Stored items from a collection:
+++

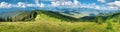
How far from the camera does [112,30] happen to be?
385 ft

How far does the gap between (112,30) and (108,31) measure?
3.50m

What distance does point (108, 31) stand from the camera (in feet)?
396

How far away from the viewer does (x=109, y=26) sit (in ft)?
384

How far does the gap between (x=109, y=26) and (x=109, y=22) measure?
239cm

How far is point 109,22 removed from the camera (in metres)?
115

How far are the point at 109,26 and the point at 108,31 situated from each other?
4.28m

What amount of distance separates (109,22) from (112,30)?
13.3 ft

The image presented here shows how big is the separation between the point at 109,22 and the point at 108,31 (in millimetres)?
6630
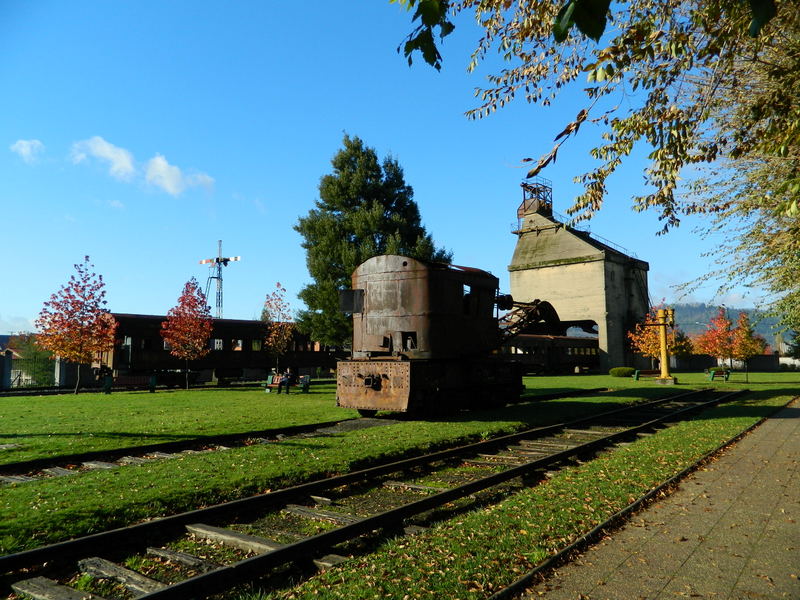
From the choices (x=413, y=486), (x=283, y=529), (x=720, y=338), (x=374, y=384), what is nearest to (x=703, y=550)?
(x=413, y=486)

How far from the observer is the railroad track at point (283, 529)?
4355 mm

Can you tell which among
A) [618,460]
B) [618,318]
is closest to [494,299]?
[618,460]

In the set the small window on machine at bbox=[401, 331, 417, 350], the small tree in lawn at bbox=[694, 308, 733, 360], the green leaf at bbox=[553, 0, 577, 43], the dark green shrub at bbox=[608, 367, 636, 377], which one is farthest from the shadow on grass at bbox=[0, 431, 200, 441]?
the small tree in lawn at bbox=[694, 308, 733, 360]

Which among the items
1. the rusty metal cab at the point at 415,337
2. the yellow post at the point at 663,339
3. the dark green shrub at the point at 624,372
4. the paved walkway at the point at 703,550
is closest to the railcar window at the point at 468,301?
the rusty metal cab at the point at 415,337

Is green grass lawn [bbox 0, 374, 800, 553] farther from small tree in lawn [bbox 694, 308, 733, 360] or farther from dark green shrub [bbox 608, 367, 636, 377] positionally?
small tree in lawn [bbox 694, 308, 733, 360]

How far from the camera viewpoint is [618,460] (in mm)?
9023

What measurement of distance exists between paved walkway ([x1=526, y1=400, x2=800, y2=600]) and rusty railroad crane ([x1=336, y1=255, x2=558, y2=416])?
7372 mm

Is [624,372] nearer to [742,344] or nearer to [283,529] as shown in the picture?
[742,344]

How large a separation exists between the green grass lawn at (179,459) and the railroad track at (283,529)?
63cm

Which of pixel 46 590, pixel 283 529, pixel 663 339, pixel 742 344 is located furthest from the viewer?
pixel 742 344

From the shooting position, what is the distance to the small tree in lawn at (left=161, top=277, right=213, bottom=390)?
99.8 feet

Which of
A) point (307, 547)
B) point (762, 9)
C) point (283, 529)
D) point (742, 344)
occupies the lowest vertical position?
point (283, 529)

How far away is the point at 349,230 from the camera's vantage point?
28.2 m

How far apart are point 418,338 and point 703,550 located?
9867 mm
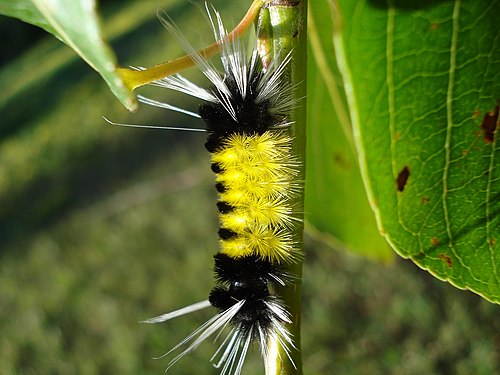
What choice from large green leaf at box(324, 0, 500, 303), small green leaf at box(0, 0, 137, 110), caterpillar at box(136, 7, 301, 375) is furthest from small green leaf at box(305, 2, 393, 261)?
small green leaf at box(0, 0, 137, 110)

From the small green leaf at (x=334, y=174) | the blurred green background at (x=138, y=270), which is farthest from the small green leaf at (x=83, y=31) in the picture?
the blurred green background at (x=138, y=270)

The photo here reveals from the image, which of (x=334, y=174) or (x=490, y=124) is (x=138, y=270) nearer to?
(x=334, y=174)

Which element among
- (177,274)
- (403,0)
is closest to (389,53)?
(403,0)

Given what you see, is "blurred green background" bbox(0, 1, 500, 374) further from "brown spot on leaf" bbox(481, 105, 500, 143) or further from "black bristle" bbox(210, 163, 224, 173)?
"brown spot on leaf" bbox(481, 105, 500, 143)

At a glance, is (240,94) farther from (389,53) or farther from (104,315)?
(104,315)

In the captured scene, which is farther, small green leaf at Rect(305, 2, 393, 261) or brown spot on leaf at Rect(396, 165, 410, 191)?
small green leaf at Rect(305, 2, 393, 261)

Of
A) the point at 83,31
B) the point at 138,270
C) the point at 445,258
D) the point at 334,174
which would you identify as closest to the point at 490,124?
the point at 445,258

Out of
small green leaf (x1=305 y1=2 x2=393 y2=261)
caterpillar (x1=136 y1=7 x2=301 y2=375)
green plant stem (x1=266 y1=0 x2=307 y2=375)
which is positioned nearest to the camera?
green plant stem (x1=266 y1=0 x2=307 y2=375)

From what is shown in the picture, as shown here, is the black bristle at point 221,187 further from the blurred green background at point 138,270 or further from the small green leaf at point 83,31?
the blurred green background at point 138,270

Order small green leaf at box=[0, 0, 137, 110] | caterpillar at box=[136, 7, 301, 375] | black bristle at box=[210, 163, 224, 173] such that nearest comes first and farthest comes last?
1. small green leaf at box=[0, 0, 137, 110]
2. caterpillar at box=[136, 7, 301, 375]
3. black bristle at box=[210, 163, 224, 173]
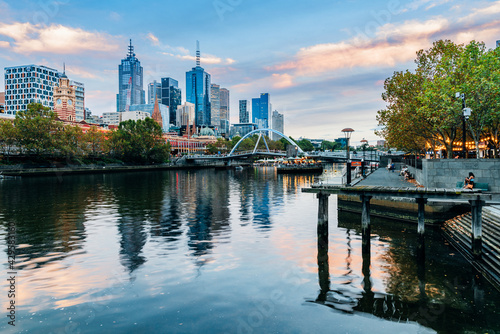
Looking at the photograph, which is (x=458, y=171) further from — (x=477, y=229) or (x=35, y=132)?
(x=35, y=132)

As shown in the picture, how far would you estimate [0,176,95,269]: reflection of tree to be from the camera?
1930 cm

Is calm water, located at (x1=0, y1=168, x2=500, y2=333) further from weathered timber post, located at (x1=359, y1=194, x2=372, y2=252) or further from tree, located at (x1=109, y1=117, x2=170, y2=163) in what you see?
tree, located at (x1=109, y1=117, x2=170, y2=163)

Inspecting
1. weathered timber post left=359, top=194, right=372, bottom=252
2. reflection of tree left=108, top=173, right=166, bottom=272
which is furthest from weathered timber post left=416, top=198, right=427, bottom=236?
reflection of tree left=108, top=173, right=166, bottom=272

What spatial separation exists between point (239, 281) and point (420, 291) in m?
7.33

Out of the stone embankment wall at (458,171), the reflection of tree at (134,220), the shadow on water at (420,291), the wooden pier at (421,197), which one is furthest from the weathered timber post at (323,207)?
the stone embankment wall at (458,171)

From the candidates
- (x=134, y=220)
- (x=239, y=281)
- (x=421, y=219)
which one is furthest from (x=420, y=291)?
(x=134, y=220)

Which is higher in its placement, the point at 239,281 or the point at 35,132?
the point at 35,132

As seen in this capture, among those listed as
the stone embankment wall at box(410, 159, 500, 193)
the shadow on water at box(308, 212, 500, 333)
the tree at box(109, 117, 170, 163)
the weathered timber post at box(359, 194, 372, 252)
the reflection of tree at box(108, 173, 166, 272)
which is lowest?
the shadow on water at box(308, 212, 500, 333)

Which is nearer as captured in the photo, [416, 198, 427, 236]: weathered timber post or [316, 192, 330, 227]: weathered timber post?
[416, 198, 427, 236]: weathered timber post

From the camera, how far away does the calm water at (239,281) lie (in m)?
11.5

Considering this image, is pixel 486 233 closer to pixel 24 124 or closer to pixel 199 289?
pixel 199 289

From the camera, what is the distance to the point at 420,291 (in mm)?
13711

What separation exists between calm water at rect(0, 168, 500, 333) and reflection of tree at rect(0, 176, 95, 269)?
0.16 meters

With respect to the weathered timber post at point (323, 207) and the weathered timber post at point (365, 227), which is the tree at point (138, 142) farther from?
the weathered timber post at point (365, 227)
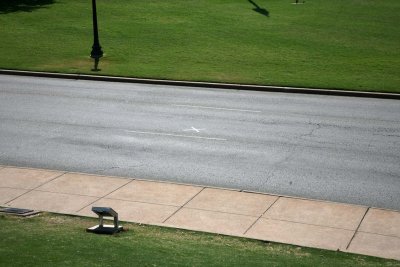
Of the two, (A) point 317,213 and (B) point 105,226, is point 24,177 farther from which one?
(A) point 317,213

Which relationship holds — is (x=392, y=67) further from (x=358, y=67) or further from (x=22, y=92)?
(x=22, y=92)

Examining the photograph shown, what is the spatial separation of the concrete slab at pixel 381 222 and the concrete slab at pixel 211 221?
2.04 meters

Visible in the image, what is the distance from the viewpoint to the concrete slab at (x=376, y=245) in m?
11.2

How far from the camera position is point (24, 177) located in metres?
15.5

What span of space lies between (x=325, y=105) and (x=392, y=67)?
23.8 ft

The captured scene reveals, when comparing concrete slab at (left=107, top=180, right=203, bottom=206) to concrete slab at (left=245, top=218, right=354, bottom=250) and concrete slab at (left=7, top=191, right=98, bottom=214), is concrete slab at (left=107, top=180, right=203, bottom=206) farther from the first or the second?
concrete slab at (left=245, top=218, right=354, bottom=250)

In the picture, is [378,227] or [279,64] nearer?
[378,227]

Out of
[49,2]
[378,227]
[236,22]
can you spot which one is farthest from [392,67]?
[49,2]

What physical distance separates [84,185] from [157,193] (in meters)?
1.71

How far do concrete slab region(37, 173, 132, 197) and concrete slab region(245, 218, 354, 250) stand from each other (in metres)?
3.66

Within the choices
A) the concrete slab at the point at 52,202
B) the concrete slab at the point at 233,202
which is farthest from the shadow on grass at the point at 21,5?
the concrete slab at the point at 233,202

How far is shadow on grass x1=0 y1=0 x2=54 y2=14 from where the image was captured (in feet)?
144

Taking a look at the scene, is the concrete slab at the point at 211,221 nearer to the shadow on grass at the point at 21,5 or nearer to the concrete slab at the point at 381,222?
the concrete slab at the point at 381,222

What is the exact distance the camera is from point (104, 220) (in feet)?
41.6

+++

**BRIEF:** Exactly reproduce the lines beginning with the one that contains "How far do concrete" and ending with the last line of the material, both included. Leave out everything else.

**ANSWER FOR THE TASK:**
How far do concrete slab region(37, 173, 132, 197) and concrete slab region(245, 218, 354, 250) stand from each other (in metres)?
3.66

Within the choices
A) the concrete slab at the point at 52,202
B) the concrete slab at the point at 233,202
which is farthest from the shadow on grass at the point at 21,5?
the concrete slab at the point at 233,202

How far is shadow on grass x1=0 y1=0 x2=54 y2=14 from where the image was captured (in feet)?
144

Taking a look at the scene, is the concrete slab at the point at 211,221 nearer to the shadow on grass at the point at 21,5 or nearer to the concrete slab at the point at 381,222?
the concrete slab at the point at 381,222

What is the exact distance the camera is from point (104, 220) (in feet)?
41.6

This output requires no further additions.